Point \(\displaystyle C\) is located at the origin. Line \(\displaystyle \ell\) is tangent to \(\displaystyle \large\odot\)\(\displaystyle C\) at \(\displaystyle (-4, 3)\). Use the diagram to complete the problem.

\(\displaystyle \bold{a.}\) Find the slope of line \(\displaystyle \ell\).
\(\displaystyle \bold{b.}\) Write the equation for \(\displaystyle \ell\).
\(\displaystyle \bold{c.}\) Find the radius of \(\displaystyle \large\odot\)\(\displaystyle C\).
\(\displaystyle \bold{d.}\) Find the distance from \(\displaystyle \ell\) to \(\displaystyle \large\odot\)\(\displaystyle C\) along the \(\displaystyle y\)-axis.

View attachment 39047

See here.

 

[logistic_guy]

Beer induced catatonia follows.

You got this, ...

Thankslike a piece of Cake?

show us your effort/s to solve this problem.

See here.

Appreciate it


How to attack this Challenge?
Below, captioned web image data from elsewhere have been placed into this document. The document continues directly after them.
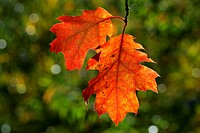 American red oak - leaves in autumn colours - colourful foliage Quercus rubra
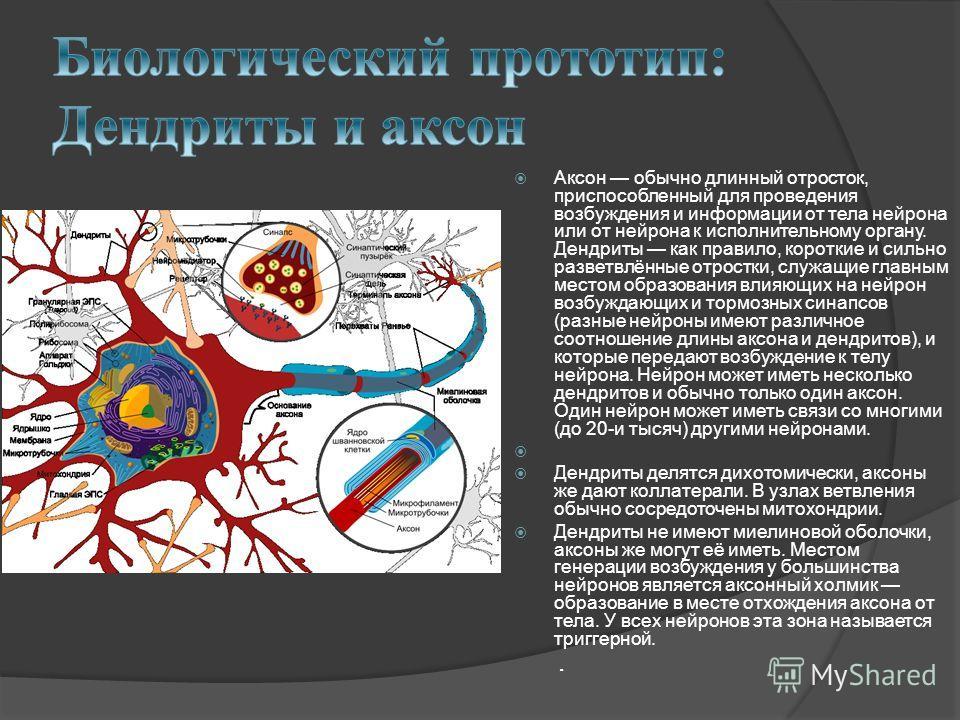 Аксон обычно длинный отросток, приспособленный для проведения возбуждения и информации от тела нейрона или от нейрона к исполнительному органу. Дендриты как правило, короткие и сильно разветвлённые отростки, служащие главным местом образования влияющ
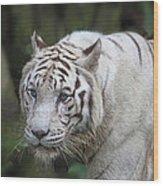 White Bengal Tiger Wood Print
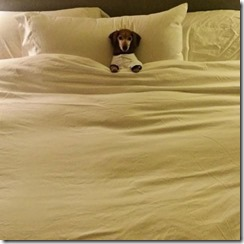dog-sleeping-bed-funny-2__605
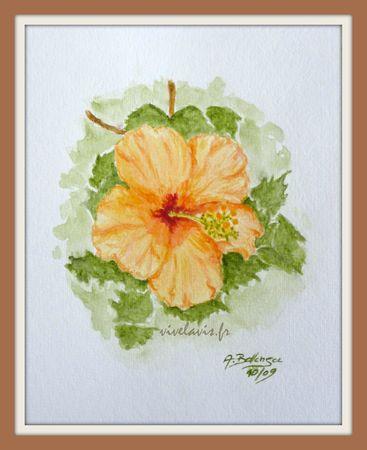 53 - Hibiscus_Octobre 2009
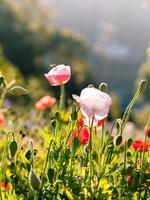 fiori di papavero e copia spazio foto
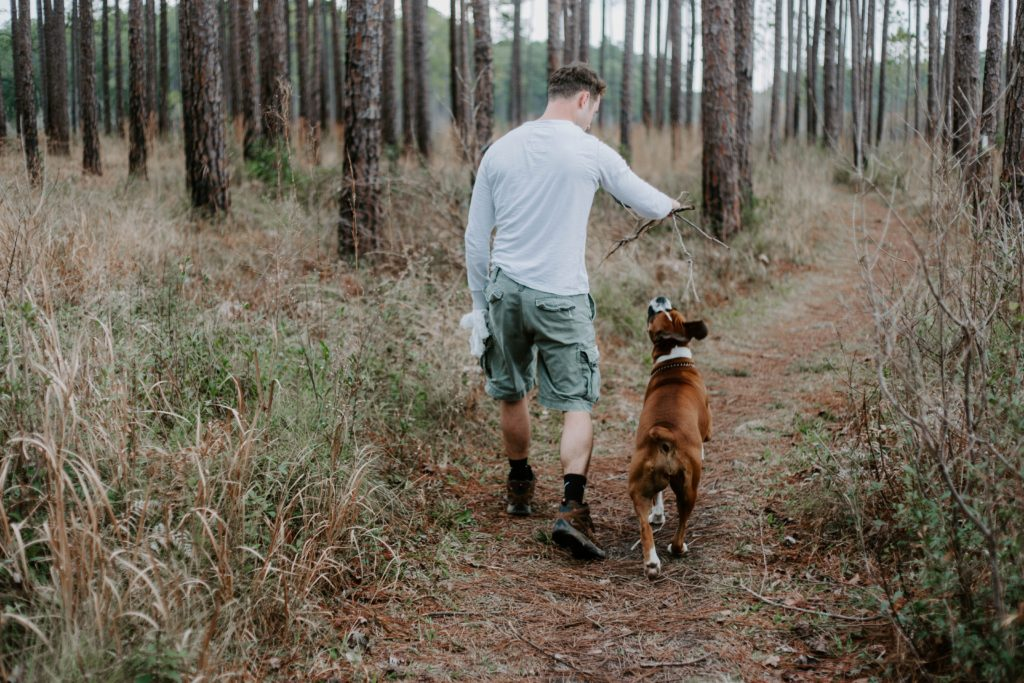 東京の世田谷区と文京区で愛犬と一緒に受講するドッグトレーニングから、犬のしつけのプロトレーナーによる犬を迎え入れる準備のご相談に応じます。犬のしつけハグ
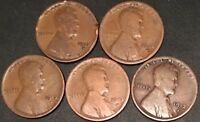 1913-D 5 COIN LOT LINCOLN CENTS// AVERAGE CIRCULATED// FAST SHIPPING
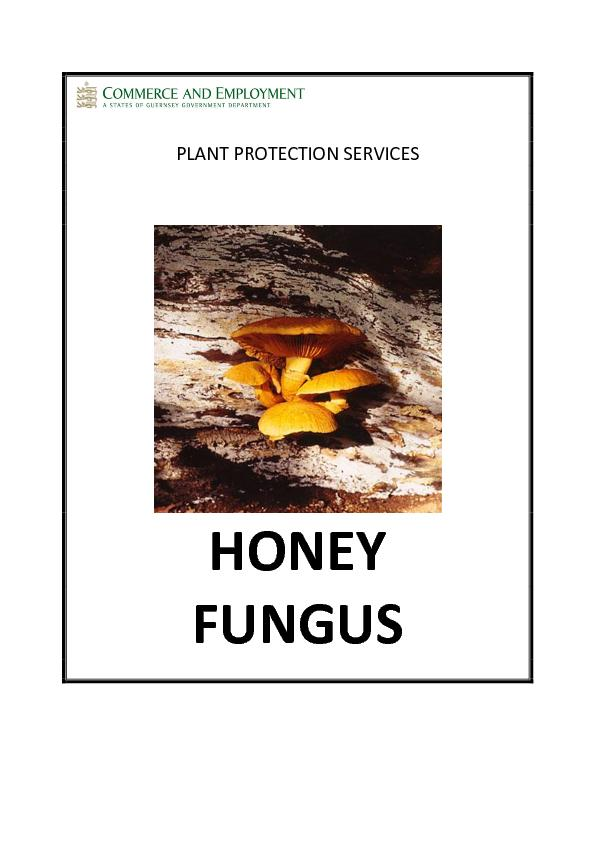 PLANT PROTECTION SERVICES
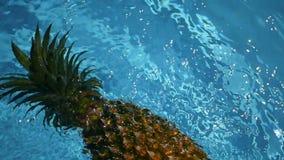 Abacaxi que flutua na água azul na piscina Alimento biológico cru saudável Fruta suculenta Fundo tropical exótico vídeos de arquivo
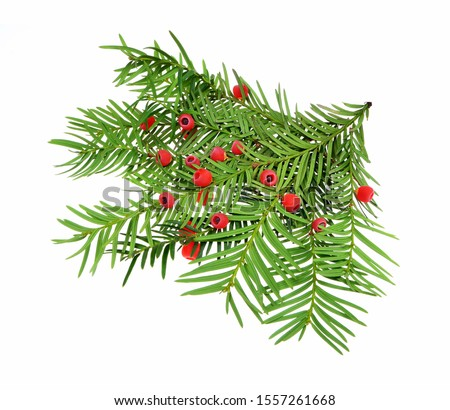 Taxus baccata known as yew, English yew or European yew. Isolated on white background. #1557261668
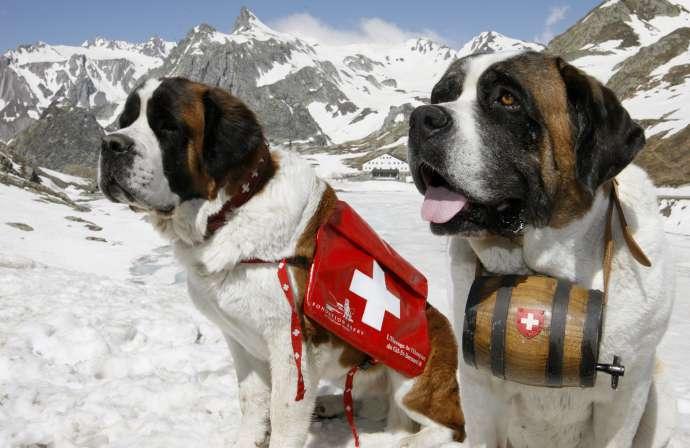 Какие профессии собак самые распространенные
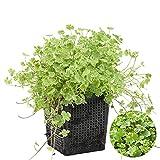 Gemeiner Pennywort | Hydrocotyle 'Variegata' - Teichpflanze & Sauerstoffpflanze im Aufzuchttopf cm11 cm - 15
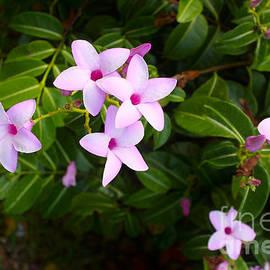Flowering Rubber Vine by Christy Johnson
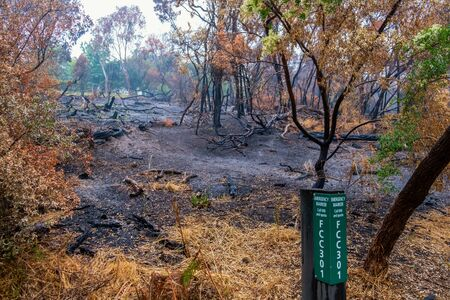Standard emergency marker at nature reserve in front of burned forest in Australia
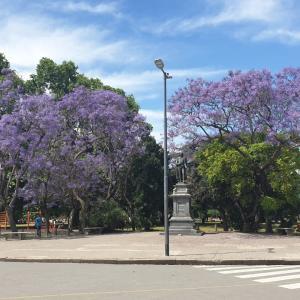 12月半ばからアルゼンチン観光事始め、まずはブラジル、チリ、ボルビア、パラグアイ、ウルグアイ在住者のみ条件付き受け入れ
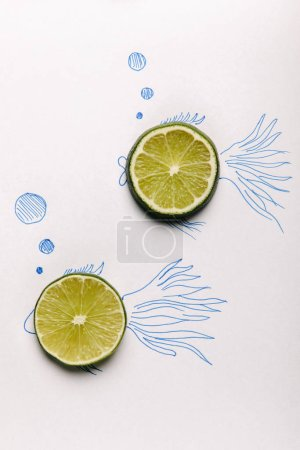 top view of lime slices on fishes drawing on white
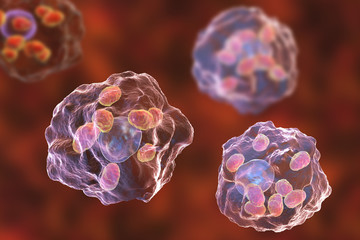 Macrophages infected by Leishmania amastigotes, 3D illustration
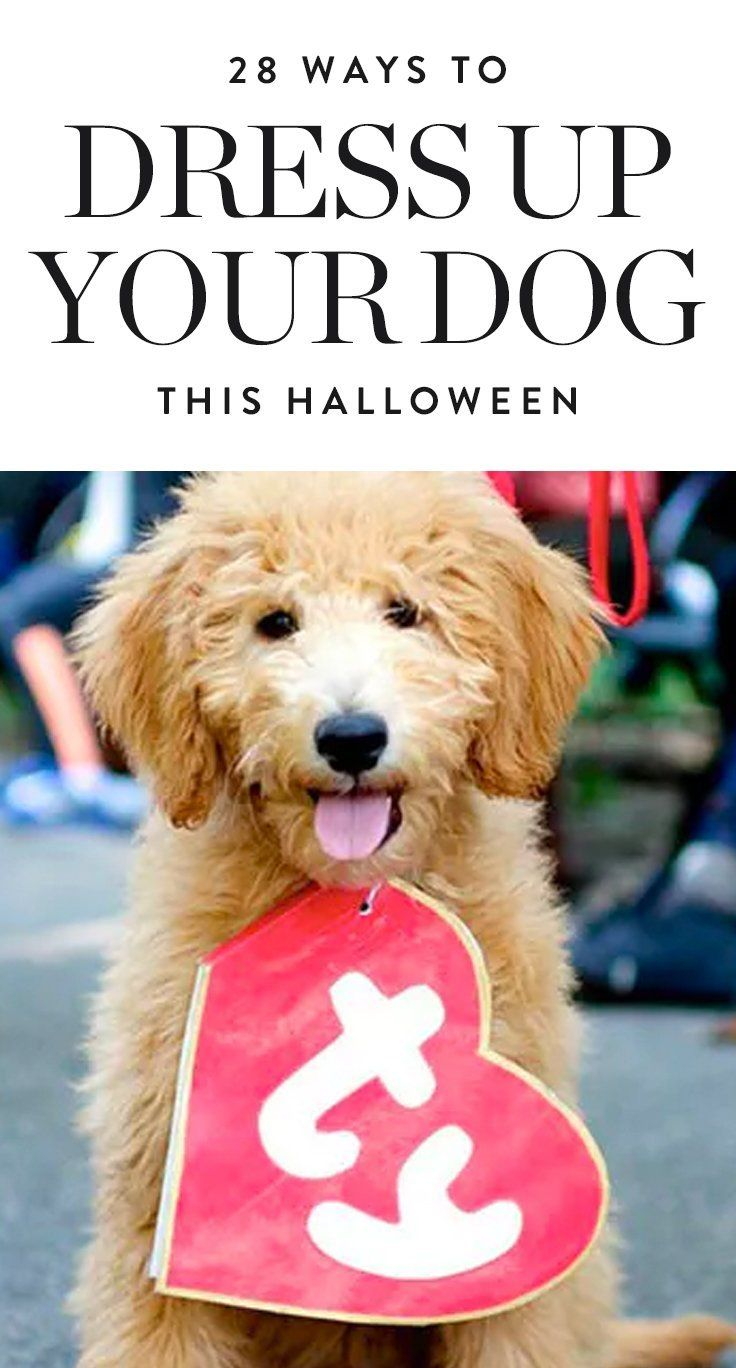 Here are 28 dog halloween costume ideas for your trick-or-treating (fine, Instagramming) pleasure.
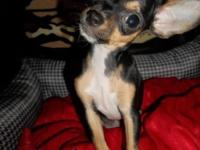 itty bitty is a very small Chihuahua & pet only home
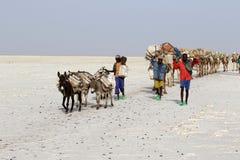 骆驼有蓬卡车运载的盐在非洲` s Danakil沙漠,埃塞俄比亚 免版税库存照片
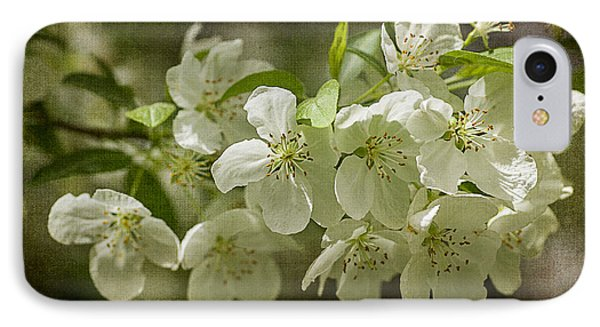Crabapple Blossoms 4 With Textures IPhone Case by Wayne Meyer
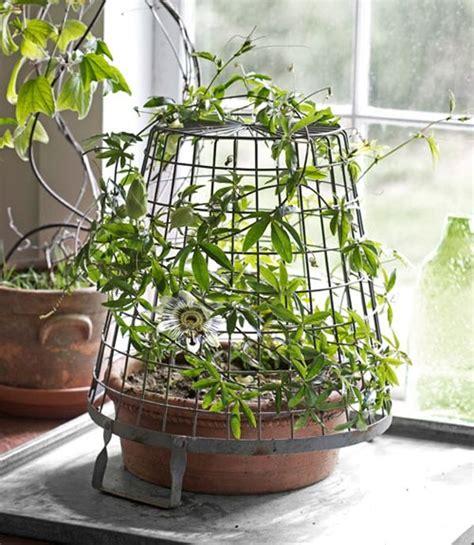topfpflanzen garten topfpflanze passiflora caerulea passionsblumen anbauen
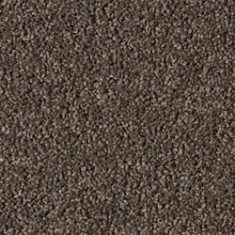 bailey night stone 235x235 - Bailey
Start by writing what you have.

Equation of the circle.
\(\displaystyle x^2 + y^2 = r^2\)

Equation of the line.
\(\displaystyle y - 3 = m(x + 4)\)

And thanks to Calculus, we have a third equation for the slope, \(\displaystyle m\).
First consider taking the top part of the circle which has this equation:
\(\displaystyle y = \sqrt{r^2 - x^2}\)

Then,

\(\displaystyle m = \frac{dy}{dx} = \frac{-x}{\sqrt{r^2 - x^2}}\)
Oops we are not allowed to use Calculusso we have to figure out a different method. The problem did not say that, but this problem will be given to you in some point of your life where you probably have not yet learned calculus.

Also it would not deserve to be called a Challenge if you used Calculus.

Let's recap our skills in Geometry. A tangent line to a circle is perpendicular to the radius of the circle. This will help us in this way:

Draw a radius from the center of the circle to the point of tangency. We can find the slope of this line since we have the two points, \(\displaystyle (0,0)\) and \(\displaystyle (-4,3)\).

\(\displaystyle m_r = \frac{3 - 0}{-4 - 0} = -\frac{3}{4}\)

From Algebra, we know that if two lines are perpendicular, the slope of one line is the negative reciprocal of the slope of the other.
So the slope of the line \(\displaystyle \ell\) is:

\(\displaystyle m = -\frac{1}{m_r} = -\frac{1}{-\frac{3}{4}} = \frac{4}{3}\)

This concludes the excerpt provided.